Given passage

This was a very sharply posed, in fact a very dire, situation because, a real vanguard party is a really precious thing for the masses of people. Look, how many times can the masses of people say—in going through life in this shithole of a system—how many times can they say: “We have a force that’s really on our side, all the way, and won’t stab us in the back, or stop short of what we need”? How many times can people say that in the course of their lifetime, and can it really be true? So, it is a precious thing for the masses of people to have a party like that, which did come out of the upsurge of the 1960s and into the early ’70s, and was, in fact, the most important achievement that came out of that whole period and that whole upsurge in this country. Lots of things went backward; lots of forces either got crushed, or went off track, or gave up; lots of people got demoralized, settled in and accepted, went along with, the way things are, or got broken down by the workings of this system—people who’d once been much better. This Party came through that and didn’t do that. But over the decades since, it was worn down by the workings and the influences of this system, and by the fact that people had not been carrying forward the struggle to resist and overcome that, and to follow the leadership that was leading them to have that not happen, and instead to fight to forge further forward on the road we need to be on. Still, you just can’t throw away a party—unless it’s absolutely clear that it can’t be brought back from the road of revisionism and is going into the sewer.

I have to say that, in the twelve years since the Cultural Revolution in this Party was initiated, there have been many times when I’ve said: “Well, we’re just not succeeding with this Cultural Revolution, we’re still not getting this Party back on the road it needs to be on.” This comes up in lots of little ways as well as big ways. For example, I was reading a report about somebody working around RiseUpOctober, and they were carrying out correspondence with a minister they wanted to get involved in this important struggle. Well, the minister sent this comrade an email—this was during the time when the finals of the NBA, the professional basketball championships, were going on, and this was in the Bay Area, where the NBA team there, the Golden State Warriors, was in the championship series, playing against the Cleveland Cavaliers—and the minister is all caught up in this, and in part of his email, while talking about political questions, he also says that he really hopes the Warriors win. And the comrade sends back an email and, among other things, says, Yeah, I hope the Warriors win, too; but, by the way, you really ought to listen to this NBA talk by BA.64

Now, there is a really acute contradiction involved here: The NBA talk by BA is all about how the NBA is not a real contest that takes place mainly on the basketball court, but is more governed by the marketing strategy of the NBA executives, and that they shape the way the playoffs and the championship get worked out. So what’s happening on the court is happening on the court, but it’s being governed by much bigger things, by billion dollar marketing, which is much more shaping which teams are gonna be playing in the championship series, and which will win. So here you have this person saying, Listen to this NBA talk by BA, but, yeah, I hope the Warriors win, too.

Challenges
(a) Decide whether each statement agrees with the passage above, answering yes or no and quoting the words that decide it: (i) the Party came out of the upsurge of the 1960s and into the early ’70s; (ii) the minister wrote that he hoped the Cleveland Cavaliers would win; (iii) the NBA talk by BA presents the NBA as mainly a real contest decided on the basketball court.
(b) According to the passage above, how many years have passed since the Cultural Revolution in the Party was initiated?
(c) Translate this sentence from the passage above into Spanish: "This comes up in lots of little ways as well as big ways."

Data
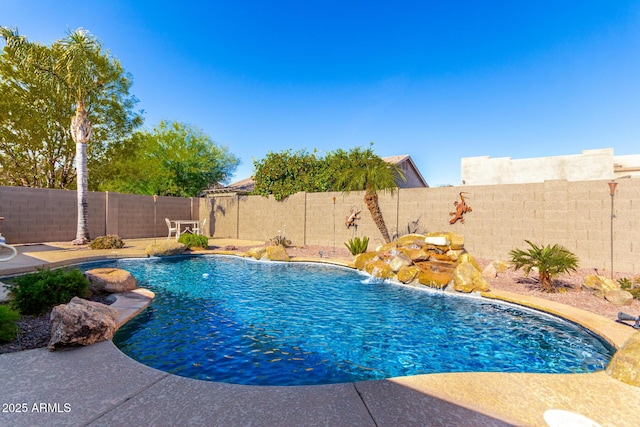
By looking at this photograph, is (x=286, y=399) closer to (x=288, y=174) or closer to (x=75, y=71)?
(x=288, y=174)

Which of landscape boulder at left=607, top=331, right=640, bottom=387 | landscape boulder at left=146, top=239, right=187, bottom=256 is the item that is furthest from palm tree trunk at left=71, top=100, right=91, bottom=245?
landscape boulder at left=607, top=331, right=640, bottom=387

Results of the exercise
(a)
(i) Yes: "which did come out of the upsurge of the 1960s and into the early ’70s"
(ii) No: "he really hopes the Warriors win"
(iii) No: "the NBA is not a real contest that takes place mainly on the basketball court"

(b) Twelve years.

(c) Esto surge de muchas maneras pequeñas, así como de maneras grandes.